*** Opening of Supplied material ***

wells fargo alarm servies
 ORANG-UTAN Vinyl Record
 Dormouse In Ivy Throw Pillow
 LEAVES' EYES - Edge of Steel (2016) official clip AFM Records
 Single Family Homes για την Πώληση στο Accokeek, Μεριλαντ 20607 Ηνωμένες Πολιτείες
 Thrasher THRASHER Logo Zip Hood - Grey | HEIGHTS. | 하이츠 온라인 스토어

*** Close of Supplied material ***

#### [Exercise instructions]
Repeat the whole listing exactly, keeping every line intact.

#### [Answer space]
wells fargo alarm servies
 ORANG-UTAN Vinyl Record
 Dormouse In Ivy Throw Pillow
 LEAVES' EYES - Edge of Steel (2016) official clip AFM Records
 Single Family Homes για την Πώληση στο Accokeek, Μεριλαντ 20607 Ηνωμένες Πολιτείες
 Thrasher THRASHER Logo Zip Hood - Grey | HEIGHTS. | 하이츠 온라인 스토어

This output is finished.